___ Source material

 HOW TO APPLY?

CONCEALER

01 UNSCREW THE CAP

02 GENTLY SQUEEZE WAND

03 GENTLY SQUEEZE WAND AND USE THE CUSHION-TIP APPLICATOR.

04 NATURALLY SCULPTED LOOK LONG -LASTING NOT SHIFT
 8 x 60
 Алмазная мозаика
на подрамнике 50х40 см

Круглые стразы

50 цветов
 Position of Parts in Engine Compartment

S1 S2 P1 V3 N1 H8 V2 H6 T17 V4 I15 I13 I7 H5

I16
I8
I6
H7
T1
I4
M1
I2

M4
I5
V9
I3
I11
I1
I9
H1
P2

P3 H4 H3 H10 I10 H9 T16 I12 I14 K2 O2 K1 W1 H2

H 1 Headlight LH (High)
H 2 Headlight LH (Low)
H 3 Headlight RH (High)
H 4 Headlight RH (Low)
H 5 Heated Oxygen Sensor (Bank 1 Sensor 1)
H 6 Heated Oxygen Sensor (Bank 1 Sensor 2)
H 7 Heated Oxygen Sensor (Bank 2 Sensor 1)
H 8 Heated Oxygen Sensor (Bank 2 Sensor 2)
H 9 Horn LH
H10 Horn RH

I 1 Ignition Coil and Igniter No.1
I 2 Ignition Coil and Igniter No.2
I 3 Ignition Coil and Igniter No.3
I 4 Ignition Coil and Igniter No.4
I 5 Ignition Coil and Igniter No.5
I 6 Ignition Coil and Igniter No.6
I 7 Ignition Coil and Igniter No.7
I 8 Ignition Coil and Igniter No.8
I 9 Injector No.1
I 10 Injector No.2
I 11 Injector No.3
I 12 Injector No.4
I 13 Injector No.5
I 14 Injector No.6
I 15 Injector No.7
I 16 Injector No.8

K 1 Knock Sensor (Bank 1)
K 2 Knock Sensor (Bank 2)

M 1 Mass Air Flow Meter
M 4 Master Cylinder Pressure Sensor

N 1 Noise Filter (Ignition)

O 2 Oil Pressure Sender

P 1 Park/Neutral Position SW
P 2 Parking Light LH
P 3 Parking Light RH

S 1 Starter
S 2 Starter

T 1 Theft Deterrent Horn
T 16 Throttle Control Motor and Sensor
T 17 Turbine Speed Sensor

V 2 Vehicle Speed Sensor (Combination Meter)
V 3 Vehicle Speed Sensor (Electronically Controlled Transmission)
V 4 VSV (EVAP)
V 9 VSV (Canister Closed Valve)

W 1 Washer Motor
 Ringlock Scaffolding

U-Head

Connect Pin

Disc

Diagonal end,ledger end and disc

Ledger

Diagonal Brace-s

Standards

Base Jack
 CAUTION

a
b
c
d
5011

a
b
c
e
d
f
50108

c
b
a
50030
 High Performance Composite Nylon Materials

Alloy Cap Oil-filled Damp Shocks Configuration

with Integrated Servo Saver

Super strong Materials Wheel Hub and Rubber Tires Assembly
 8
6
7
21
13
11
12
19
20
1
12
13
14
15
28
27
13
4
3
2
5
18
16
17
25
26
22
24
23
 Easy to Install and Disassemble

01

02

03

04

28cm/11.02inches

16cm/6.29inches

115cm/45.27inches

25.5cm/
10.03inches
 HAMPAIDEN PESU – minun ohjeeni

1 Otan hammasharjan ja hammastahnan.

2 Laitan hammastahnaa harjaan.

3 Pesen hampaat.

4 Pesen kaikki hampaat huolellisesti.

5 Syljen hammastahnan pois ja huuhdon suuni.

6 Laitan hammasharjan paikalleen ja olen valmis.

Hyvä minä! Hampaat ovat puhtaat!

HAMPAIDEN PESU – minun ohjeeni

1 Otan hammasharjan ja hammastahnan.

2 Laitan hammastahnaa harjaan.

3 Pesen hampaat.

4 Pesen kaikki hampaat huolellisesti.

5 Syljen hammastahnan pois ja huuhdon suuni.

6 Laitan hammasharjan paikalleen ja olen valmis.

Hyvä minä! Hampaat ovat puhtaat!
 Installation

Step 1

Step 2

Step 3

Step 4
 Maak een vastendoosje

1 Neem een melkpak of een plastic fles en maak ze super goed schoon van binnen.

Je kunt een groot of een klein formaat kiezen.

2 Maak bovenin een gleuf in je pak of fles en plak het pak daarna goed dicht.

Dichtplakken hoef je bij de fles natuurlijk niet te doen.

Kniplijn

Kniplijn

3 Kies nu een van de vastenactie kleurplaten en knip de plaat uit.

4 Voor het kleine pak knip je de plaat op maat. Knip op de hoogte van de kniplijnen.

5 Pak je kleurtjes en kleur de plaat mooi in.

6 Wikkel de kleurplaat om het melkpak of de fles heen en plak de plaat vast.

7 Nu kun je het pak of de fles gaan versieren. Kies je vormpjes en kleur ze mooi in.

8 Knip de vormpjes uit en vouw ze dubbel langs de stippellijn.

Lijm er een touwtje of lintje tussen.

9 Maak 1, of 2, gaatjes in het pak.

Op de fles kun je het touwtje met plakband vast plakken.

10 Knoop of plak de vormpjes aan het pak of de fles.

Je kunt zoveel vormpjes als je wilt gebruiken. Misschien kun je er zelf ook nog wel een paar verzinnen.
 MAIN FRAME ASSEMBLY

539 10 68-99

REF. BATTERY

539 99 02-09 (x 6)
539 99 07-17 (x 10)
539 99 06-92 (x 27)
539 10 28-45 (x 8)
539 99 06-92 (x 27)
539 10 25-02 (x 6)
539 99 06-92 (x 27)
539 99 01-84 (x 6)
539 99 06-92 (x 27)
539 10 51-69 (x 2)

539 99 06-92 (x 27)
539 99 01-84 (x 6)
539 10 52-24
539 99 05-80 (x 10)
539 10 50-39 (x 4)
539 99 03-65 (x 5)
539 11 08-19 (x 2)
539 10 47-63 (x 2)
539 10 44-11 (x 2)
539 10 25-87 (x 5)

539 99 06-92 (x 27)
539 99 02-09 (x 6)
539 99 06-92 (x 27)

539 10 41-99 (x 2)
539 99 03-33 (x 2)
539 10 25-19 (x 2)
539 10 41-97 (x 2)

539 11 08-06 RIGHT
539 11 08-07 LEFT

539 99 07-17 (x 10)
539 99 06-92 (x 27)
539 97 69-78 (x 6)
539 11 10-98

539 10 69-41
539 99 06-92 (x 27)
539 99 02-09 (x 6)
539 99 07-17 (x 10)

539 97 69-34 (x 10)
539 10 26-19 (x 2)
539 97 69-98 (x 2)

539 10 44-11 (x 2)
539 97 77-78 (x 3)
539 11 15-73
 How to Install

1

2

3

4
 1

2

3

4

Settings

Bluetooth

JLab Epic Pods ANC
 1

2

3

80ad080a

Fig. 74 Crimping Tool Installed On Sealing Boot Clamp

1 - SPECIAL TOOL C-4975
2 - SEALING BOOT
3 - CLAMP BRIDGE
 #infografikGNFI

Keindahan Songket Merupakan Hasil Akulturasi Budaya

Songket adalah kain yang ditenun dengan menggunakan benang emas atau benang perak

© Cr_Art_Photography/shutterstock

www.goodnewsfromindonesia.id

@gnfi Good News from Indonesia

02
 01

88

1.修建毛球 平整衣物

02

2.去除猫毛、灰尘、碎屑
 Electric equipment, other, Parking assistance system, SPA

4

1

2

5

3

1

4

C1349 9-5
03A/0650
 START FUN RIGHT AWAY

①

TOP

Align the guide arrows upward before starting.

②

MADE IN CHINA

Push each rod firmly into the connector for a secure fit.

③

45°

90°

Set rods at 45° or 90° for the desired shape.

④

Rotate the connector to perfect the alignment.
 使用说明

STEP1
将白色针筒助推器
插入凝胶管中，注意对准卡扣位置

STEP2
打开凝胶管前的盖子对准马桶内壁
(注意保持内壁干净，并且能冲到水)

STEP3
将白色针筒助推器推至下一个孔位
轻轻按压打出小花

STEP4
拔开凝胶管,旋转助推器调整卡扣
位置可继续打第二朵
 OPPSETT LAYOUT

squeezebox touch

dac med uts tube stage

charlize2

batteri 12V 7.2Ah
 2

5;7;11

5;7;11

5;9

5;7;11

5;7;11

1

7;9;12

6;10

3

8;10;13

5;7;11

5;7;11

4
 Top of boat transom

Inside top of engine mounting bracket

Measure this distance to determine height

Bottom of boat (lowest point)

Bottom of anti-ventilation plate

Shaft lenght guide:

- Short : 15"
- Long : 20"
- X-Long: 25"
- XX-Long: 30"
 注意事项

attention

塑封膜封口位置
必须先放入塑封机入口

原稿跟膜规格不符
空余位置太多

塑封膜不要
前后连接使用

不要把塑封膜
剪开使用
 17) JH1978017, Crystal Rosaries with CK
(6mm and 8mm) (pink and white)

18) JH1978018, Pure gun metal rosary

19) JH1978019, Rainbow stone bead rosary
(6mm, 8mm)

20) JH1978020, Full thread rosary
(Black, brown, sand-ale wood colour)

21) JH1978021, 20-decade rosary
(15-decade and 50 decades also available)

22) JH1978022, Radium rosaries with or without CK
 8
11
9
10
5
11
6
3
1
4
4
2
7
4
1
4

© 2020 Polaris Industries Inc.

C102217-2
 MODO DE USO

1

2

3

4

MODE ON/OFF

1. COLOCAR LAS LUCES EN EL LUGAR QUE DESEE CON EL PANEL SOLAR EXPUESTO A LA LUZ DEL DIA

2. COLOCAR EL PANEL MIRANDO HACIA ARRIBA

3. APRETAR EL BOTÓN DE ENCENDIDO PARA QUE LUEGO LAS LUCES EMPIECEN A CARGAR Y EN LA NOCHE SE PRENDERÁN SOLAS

______

=== Task to carry out ===
Search the data for the word "Ignition" and copy each line where it appears.

=== Response below ===
I 1 Ignition Coil and Igniter No.1
I 2 Ignition Coil and Igniter No.2
I 3 Ignition Coil and Igniter No.3
I 4 Ignition Coil and Igniter No.4
I 5 Ignition Coil and Igniter No.5
I 6 Ignition Coil and Igniter No.6
I 7 Ignition Coil and Igniter No.7
I 8 Ignition Coil and Igniter No.8
N 1 Noise Filter (Ignition)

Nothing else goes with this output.